Cynically, the union issued a statement after the vote, saying, “The process of ratifying a new contract is never easy, but it was your activism, strength, and solidarity that brought Kroger back to the table each time to continue to negotiate towards a contract that meets the majority of our members’ needs.”
Nearly every word in this statement is a lie.
What “is never easy” for the UFCW is overcoming the opposition of workers. The union was furious that Kroger workers had the gall to refuse their orders to vote yes.
Nor does the contract meet “the majority of our members’ needs.” A $1.65 raise over three years does not even come close to matching inflation. However, the contract does meet the needs of the bureaucrats, who will continue to siphon dues money to pay their bloated salaries, and management, the real constituency of the union apparatus.

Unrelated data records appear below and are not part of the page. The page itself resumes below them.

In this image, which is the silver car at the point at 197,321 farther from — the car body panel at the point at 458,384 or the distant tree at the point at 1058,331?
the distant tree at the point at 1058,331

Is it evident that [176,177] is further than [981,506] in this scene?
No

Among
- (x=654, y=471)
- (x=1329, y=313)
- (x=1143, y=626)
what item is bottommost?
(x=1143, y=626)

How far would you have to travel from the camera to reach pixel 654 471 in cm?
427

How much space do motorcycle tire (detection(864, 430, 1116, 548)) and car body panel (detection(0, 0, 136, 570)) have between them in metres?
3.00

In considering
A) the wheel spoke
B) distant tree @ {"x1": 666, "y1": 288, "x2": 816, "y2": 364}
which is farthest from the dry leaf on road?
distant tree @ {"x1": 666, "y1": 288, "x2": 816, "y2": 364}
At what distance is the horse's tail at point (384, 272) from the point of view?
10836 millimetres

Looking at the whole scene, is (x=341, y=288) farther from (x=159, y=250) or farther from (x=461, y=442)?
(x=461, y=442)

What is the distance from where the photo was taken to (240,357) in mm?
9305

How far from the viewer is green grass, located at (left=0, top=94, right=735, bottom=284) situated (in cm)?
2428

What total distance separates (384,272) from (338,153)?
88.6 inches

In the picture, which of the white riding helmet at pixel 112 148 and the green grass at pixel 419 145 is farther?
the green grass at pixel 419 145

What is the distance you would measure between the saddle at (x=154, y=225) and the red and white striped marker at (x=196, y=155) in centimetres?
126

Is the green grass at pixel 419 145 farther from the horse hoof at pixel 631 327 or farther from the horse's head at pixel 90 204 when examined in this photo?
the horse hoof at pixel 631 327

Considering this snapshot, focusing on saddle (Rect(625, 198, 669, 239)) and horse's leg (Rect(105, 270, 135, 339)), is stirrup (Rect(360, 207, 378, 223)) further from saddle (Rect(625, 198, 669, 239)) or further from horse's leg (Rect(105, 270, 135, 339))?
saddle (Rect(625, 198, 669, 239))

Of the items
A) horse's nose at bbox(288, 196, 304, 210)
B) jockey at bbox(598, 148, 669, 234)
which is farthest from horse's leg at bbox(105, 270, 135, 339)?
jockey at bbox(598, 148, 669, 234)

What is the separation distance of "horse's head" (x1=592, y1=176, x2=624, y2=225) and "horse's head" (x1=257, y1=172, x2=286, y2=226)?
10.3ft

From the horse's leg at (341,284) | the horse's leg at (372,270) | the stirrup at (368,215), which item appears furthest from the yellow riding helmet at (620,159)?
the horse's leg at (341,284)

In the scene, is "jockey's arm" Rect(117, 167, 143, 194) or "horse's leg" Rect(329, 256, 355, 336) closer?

It is false for the union to claim that there was any “negotiating” occurring at all. The contract remained the same all four times, with only minor modifications to language. Collectively, between the second and third rounds of negotiations, the UFCW spent less than 48 hours at the negotiating table. The bureaucrats simply sat down with management, worked out a few linguistic modifications, and went home.
Both the company and the union believed that if they kept returning the same contract and intimidating workers into voting “yes” they could wear down opposition and eek out a slim victory.
This is a common tactic used by the corporatist unions to force through sellout contracts across the country. It was recently used in Indianapolis against Kroger workers earlier this summer where UFCW 700 had workers vote three times before it got the result it wanted. It is also being used by the International Association of Machinists to try to ram through a railroad contract which workers already voted last month to reject by 60 percent.
Some workers on social media have suggested calling for a recount, noting that the margin of victory was roughly 400 and that half of the division did not even vote on the contact. According to the Columbus Free Press, workers reported that ballots with “vote marks outside the box” were discarded instead of being counted.
Given this, it is well within the right of workers to demand a recount of all ballots cast.
One former worker responded to the contract passage on social media, saying, “Recount? I may be a past associate but I have been through 3 contract negotiations. UFCW needs to be ran by the members of the union and not these people who are making [$]70k+ to accept these terrible offers.”